** Text block follows **
Patchwork [RFC,net-next,(V2,RESENT)] ipv6: Queue fragments per interface for multicast/link-local addresses.

login
register
mail settings
Submitter YOSHIFUJI Hideaki / 吉藤英明
Date Feb. 16, 2013, 4:44 p.m.
Message ID <511FB776.8000901@linux-ipv6.org>
Download mbox | patch
Permalink /patch/220980/
State RFC
Delegated to: David Miller
Headers show

Comments

YOSHIFUJI Hideaki / 吉藤英明 - Feb. 16, 2013, 4:44 p.m.
We should queue fragments for the same link-local address on
different interfaces (e.g. fe80::1%eth0 and fe80::1%eth1) to the
different queue, because of nature of addressing architecture.

Similarly, we should queue fragments for multicast on different
interface to the different queue.  This is okay because
application joins group on speicific interface, and multicast
traffic is expected only on that interface.

CC: Ben Greear <greearb@candelatech.com>
CC: Vlad Yasevich <vyasevic@redhat.com>
CC: Eric Dumazet <eric.dumazet@gmail.com>
Signed-off-by: YOSHIFUJI Hideaki <yoshfuji@linux-ipv6.org>
---
 include/net/ipv6.h                      |    1 +
 net/ipv6/netfilter/nf_conntrack_reasm.c |    9 +++++++--
 net/ipv6/reassembly.c                   |   10 ++++++++--
 3 files changed, 16 insertions(+), 4 deletions(-)
Erik Hugne - Feb. 18, 2013, 1:19 p.m.
On Sun, Feb 17, 2013 at 01:44:38AM +0900, YOSHIFUJI Hideaki wrote:
> We should queue fragments for the same link-local address on
> different interfaces (e.g. fe80::1%eth0 and fe80::1%eth1) to the
> different queue, because of nature of addressing architecture.
> 
> Similarly, we should queue fragments for multicast on different
> interface to the different queue.  This is okay because
> application joins group on speicific interface, and multicast
> traffic is expected only on that interface.
>

Your patch does solve the reassembly problem when macvlans are defined, thanks!

A tad unrelated, but i think there's still some ipv6 multicast filtering 
work to be done in the macvlan driver. If you for example join an all scope 
mcast address, ff09::1 on macvlan 0 it will implicitly be 'joined' on all 
other macvlans aswell..

I can buy that linklocal multicast packets are cloned out to all macvlan devices,
but if a specific prefix is joined on one of them, i dont think it's correct that
all sibling devices should receive that traffic, unless they asked for it.

//E
--
To unsubscribe from this list: send the line "unsubscribe netdev" in
the body of a message to majordomo@vger.kernel.org
More majordomo info at  http://vger.kernel.org/majordomo-info.html
Hannes Frederic Sowa - March 16, 2013, 7:47 a.m.
** End of Text block **
** Dataset records follows **
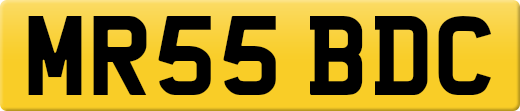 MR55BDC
** End of Dataset records **
** Dataset records follows **
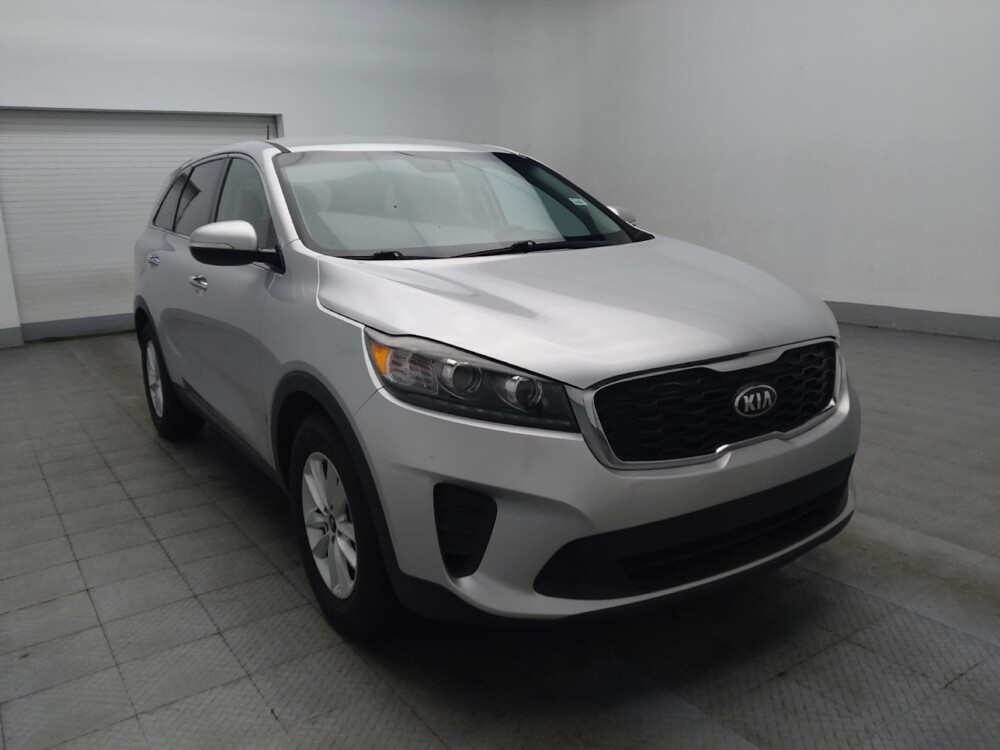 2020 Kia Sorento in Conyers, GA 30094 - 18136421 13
** End of Dataset records **
** Dataset records follows **
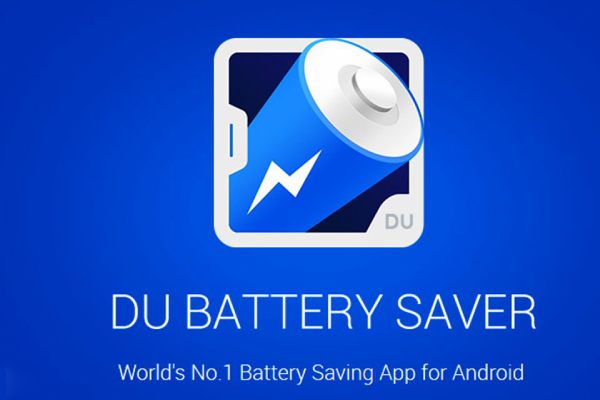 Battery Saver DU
** End of Dataset records **
**What is expected:** Name each file that the patch on queuing IPv6 fragments per interface modifies.

**Answer for this exercise:**
include/net/ipv6.h
net/ipv6/netfilter/nf_conntrack_reasm.c
net/ipv6/reassembly.c